The divorce rate still hovers around 50% in Tennessee for first time marriages. With half of marriages ending in divorce, it is important to know how that impacts each party during and after the dissolution of the marriage. The hidden tax implications are not something you want to discover come tax time.
The IRS publication 504 for Divorced or Separated Individuals provides information on dependents, filing status, property settlements, alimony, community property and tax withholding. A spouse awarded alimony can expect to pay taxes on that amount, while the paying spouse can deduct the same amount. Child support is not tax-deductible and the receiving spouse does not pay taxes on the amount.

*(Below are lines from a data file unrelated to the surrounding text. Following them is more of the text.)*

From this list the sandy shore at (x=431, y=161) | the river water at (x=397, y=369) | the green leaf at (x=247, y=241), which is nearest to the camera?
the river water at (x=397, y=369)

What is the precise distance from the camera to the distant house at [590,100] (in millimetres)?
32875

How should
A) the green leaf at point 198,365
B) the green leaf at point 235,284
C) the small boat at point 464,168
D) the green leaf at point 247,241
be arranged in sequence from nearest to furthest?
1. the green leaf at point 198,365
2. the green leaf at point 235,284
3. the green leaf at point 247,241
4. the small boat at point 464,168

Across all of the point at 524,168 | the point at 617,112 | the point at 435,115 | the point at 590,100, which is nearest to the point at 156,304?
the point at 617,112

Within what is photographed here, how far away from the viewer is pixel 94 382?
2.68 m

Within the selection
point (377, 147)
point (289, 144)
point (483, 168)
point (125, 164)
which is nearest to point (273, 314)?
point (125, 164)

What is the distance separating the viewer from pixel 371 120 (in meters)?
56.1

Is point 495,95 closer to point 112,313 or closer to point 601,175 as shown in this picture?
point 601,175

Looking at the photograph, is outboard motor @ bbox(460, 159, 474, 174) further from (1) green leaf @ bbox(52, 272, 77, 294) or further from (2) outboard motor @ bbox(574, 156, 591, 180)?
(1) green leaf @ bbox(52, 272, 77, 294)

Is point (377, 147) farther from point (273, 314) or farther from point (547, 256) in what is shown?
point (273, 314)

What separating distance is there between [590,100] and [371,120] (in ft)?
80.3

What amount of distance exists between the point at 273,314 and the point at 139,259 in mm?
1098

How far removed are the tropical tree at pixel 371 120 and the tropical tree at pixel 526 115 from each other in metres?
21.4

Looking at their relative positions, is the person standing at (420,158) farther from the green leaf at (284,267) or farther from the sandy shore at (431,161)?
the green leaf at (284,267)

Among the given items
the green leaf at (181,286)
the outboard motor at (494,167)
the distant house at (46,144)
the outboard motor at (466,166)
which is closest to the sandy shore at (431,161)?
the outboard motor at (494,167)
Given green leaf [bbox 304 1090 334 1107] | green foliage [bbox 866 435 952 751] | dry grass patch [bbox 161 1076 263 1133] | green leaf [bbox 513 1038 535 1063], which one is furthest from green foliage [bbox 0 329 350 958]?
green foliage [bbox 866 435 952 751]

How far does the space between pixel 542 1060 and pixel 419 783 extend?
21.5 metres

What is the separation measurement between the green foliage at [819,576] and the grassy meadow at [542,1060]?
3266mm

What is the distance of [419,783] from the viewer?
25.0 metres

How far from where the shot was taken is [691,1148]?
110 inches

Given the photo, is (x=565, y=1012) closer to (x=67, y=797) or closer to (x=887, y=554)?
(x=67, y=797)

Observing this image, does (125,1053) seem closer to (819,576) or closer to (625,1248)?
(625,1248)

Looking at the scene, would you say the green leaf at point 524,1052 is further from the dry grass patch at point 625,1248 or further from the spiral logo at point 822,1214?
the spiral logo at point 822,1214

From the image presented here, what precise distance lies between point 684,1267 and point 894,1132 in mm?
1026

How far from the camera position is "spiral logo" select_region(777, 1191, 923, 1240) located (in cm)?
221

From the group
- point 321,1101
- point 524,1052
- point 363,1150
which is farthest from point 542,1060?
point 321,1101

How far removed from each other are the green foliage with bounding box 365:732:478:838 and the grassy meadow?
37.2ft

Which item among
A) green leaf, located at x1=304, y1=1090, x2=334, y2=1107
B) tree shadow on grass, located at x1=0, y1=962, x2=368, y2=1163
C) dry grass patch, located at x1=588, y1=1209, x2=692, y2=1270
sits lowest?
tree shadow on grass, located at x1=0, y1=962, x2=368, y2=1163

How a couple files their taxes could change during separation and following divorce. Some of the taxes may be subject to joint filing and others to individual responsibility. A couple not divorced that year must file married either jointly or separately.
Child and Dependent Care Expenses covered in IRS Publication 503 focus on earned income, provider care and tax credits. While married, a joint filing couple may have qualified for the child tax credit. Upon divorce, only one parent may claim the child and may no longer qualify for the credit. A spouse who did not work prior to divorce may now qualify for work-related expenses regarding childcare.
When preparing for divorce, consider all the financial implications of splitting the household up. Understanding the potential tax implications of divorce could help you better prepare for filing your returns.